§ **Text block**:
[Start of Attachment]

Food Revolution Network

WATCH: A farmer blows the whistle on “cage free” chicken

Craig Watts runs a Perdue chicken farm in North Carolina. He raises about 720,000 chickens each year for Perdue.

The company’s chairman, Jim Perdue, says that: “Doing the right thing is things like treating your chickens humanely… and raising them cage free.” The company’s chicken packages even carry a seal from the US Department of Agriculture with verification that the birds were raised “cage free”.

With ever more consumers of animal products wanting to be assured that the animals live decent lives, Perdue wants to be perceived as being on the side of the animals.

But after 22 years of raising chickens for Perdue, Craig Watts grew increasingly uncomfortable with what goes on behind closed doors, and he decided to show the world what was really going on.

Watts invited the organization Compassion in World Farming to join him, with a camera crew, for a tour of his broiler barns. This wasn’t an undercover investigator revealing a worst-case scenario. This was a farmer showing what’s actually done as standard practice in a USDA certified operation.

The resulting video doesn’t show Watts tucking the chickens in and reading them bedtime stories.

In fact, what’s revealed is utterly horrific.

Craig Watts shows how the bellies of most of these chickens have lost their feathers and are covered with sores. He explains that modern breeding has led to birds that are so overweight that many of them are too heavy to stand or walk properly.

Poultry Science journal has calculated that if humans grew at the same rate as today’s chickens, a human would weigh 660 pounds by the age of eight weeks.

[End of Attachment]

§ **Stored data**:

[Start of Attachment]

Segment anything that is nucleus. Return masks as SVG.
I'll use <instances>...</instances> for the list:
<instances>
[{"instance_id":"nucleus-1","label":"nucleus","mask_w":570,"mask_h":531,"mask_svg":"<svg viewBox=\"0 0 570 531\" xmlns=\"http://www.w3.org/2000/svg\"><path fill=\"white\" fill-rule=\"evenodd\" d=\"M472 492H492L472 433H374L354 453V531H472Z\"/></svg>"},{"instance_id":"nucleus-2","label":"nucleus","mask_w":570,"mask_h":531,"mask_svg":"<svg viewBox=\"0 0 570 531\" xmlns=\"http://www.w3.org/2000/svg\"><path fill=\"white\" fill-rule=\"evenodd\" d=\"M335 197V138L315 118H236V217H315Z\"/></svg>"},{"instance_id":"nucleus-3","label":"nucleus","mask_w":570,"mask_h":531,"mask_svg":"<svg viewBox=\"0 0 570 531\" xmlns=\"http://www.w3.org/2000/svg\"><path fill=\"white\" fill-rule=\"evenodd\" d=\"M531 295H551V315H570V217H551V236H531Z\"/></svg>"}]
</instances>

[End of Attachment]

§ **Task instructions**:
Answer these questions from the article on "cage free" chicken above:
1. About how many chickens does Craig Watts raise for Perdue each year?
2. For how many years had Watts raised chickens for Perdue before he decided to show what goes on behind closed doors?
3. According to Poultry Science journal's calculation, how much would a human weigh by the age of eight weeks if growing at the rate of today's chickens?

§ **Solution**:
1. About 720,000 chickens.
2. 22 years.
3. 660 pounds.